→ Exercise inputs:
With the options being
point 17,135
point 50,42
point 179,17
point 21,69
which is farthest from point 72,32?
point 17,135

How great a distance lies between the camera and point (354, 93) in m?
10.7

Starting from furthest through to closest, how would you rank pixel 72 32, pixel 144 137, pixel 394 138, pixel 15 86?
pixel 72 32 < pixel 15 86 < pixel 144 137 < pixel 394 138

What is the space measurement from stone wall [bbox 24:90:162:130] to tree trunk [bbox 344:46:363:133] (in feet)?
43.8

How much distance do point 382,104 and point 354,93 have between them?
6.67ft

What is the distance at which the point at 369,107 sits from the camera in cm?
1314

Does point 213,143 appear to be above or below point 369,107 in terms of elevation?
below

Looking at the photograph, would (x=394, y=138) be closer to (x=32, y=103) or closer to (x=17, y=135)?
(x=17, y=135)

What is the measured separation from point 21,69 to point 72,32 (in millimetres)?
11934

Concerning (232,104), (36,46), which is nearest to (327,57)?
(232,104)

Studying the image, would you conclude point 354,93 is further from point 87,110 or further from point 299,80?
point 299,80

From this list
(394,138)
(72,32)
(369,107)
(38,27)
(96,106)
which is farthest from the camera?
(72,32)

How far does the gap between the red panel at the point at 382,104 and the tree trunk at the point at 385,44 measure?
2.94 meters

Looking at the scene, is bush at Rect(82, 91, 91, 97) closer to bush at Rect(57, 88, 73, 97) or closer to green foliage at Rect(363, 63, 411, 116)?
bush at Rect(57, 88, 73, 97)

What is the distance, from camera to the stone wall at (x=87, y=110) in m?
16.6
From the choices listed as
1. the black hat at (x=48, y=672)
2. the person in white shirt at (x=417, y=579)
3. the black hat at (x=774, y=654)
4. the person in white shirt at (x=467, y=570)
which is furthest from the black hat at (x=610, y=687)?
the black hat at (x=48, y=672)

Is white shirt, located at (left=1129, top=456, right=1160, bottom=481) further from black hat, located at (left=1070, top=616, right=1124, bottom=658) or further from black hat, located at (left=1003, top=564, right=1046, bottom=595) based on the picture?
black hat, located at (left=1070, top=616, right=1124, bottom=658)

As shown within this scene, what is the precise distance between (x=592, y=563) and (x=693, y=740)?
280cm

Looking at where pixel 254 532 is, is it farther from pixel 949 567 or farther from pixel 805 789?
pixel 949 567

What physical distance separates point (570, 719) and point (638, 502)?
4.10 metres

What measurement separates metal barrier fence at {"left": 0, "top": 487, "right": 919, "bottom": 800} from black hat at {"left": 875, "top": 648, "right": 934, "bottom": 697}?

→ Given request: Restate the listing above word for word.

→ Result of the exercise:
With the options being
point 17,135
point 50,42
point 179,17
point 21,69
which is farthest from point 72,32?
point 17,135

How great a distance lies between the camera and point (354, 93) in m?
10.7

Starting from furthest through to closest, how would you rank pixel 72 32, pixel 144 137, pixel 394 138, pixel 15 86?
pixel 72 32 < pixel 15 86 < pixel 144 137 < pixel 394 138

What is the space measurement from stone wall [bbox 24:90:162:130] to tree trunk [bbox 344:46:363:133] (in feet)?
43.8

How much distance do point 382,104 and point 354,93 have between them?
6.67ft

What is the distance at which the point at 369,107 sits from the camera in cm?
1314

Does point 213,143 appear to be above or below point 369,107 in terms of elevation?
below

Looking at the photograph, would (x=394, y=138) be closer to (x=32, y=103) or closer to (x=17, y=135)?
(x=17, y=135)

What is the measured separation from point 21,69 to point 72,32 (in millimetres)?
11934

Concerning (232,104), (36,46), which is nearest to (327,57)?
(232,104)

Studying the image, would you conclude point 354,93 is further from point 87,110 or further from point 299,80?
point 299,80

From this list
(394,138)
(72,32)
(369,107)
(38,27)
(96,106)
which is farthest from the camera?
(72,32)

How far does the gap between the red panel at the point at 382,104 and the tree trunk at the point at 385,44 measure?
2.94 meters

Looking at the scene, is bush at Rect(82, 91, 91, 97) closer to bush at Rect(57, 88, 73, 97) or closer to green foliage at Rect(363, 63, 411, 116)?
bush at Rect(57, 88, 73, 97)

What is the distance, from camera to the stone wall at (x=87, y=110) in m?
16.6
From the choices listed as
1. the black hat at (x=48, y=672)
2. the person in white shirt at (x=417, y=579)
3. the black hat at (x=774, y=654)
4. the person in white shirt at (x=467, y=570)
which is furthest from the black hat at (x=610, y=687)?
the black hat at (x=48, y=672)

Is white shirt, located at (left=1129, top=456, right=1160, bottom=481) further from black hat, located at (left=1070, top=616, right=1124, bottom=658) or further from black hat, located at (left=1003, top=564, right=1046, bottom=595) based on the picture?
black hat, located at (left=1070, top=616, right=1124, bottom=658)

As shown within this scene, what is the precise distance between (x=592, y=563) and (x=693, y=740)?
280cm

Looking at where pixel 254 532 is, is it farther from pixel 949 567 or farther from pixel 805 789?
pixel 949 567

What physical distance separates point (570, 719) and point (638, 502)?
4.10 metres

What measurement separates metal barrier fence at {"left": 0, "top": 487, "right": 919, "bottom": 800} from black hat at {"left": 875, "top": 648, "right": 934, "bottom": 697}?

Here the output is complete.